I also added "grams of marijuana".

mlissner commented 3 years ago

This thread should have always been in a forum, not a bug tracker, and accordingly, I've posted it there for further discussion. Sorry for the many directions.

mlissner commented 3 years ago

There's two ways to do this. The first is to do it as we get content and the second is to do this once every week or month or whatever. The code is easier to write as a batch job because it's just a bunch of searches, but the bad part about that is that we have to mark the same cases as blocked over and over again b/c the blocked boolean isn't in the search DB.
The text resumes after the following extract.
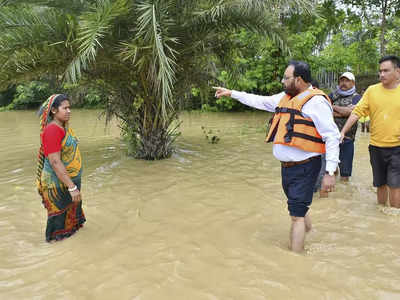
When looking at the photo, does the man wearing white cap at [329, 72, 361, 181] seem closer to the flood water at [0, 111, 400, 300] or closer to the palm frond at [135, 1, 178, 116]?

So...doing it on an ingestion basis is probably better. It's more efficient anyway, most likely, but we'll have to hook it into every place we create content.

mlissner commented 3 years ago

Over 1,000 issues and PRs were filed since this ticket was created. That's really not great, but I'm happy to say that it's finally fixed as of now. This should be a privacy boost for those that are named by our cases.